Switching Number Monsters
I realized (quite late) that a Number Monster (the guy where you hit the corresponding number location and not the monster) didn’t need to have “health”. Instead, it would have a hit count, and each time it was hit the monster would rotate and switch to a new number. Once the hit count ran out, the monster would automatically be destroyed. Luckily, my architecture for monsters was flexible enough to allow this by just modifying the hit method in my NumberMonster class. I already had the spinning animation when the monster first appeared, so all I had to do was reset the monster so it would spin again, while subtracting the hit count. So now I have stronger number monsters that take 2 hits with 2 different numbers and also a boss that works the same way but with a lot more health.

Hearts
One enormous nested if/else shitfest that draws hearts depending on the life of the player.
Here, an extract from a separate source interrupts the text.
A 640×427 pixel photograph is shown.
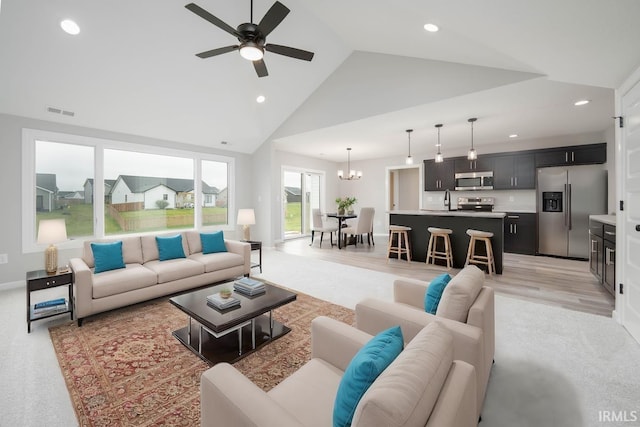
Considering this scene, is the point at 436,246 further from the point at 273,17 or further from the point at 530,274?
the point at 273,17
I considered making an algorithm that could scale for any number of hearts, but I realized it wasn’t worth the effort because a player can’t have more than 6 hearts (24 life).

Credits
I actually have a ghetto scrolling credits page right now. It looks really terrible though, so I’m thinking about just making a victory graphic with all the Renoki or something and have a credits button on the main menu.

Loading Screen
I have to run a separate thread that loads all the images and sounds. Meanwhile, my main game thread has to just loop and wait until the loading is complete.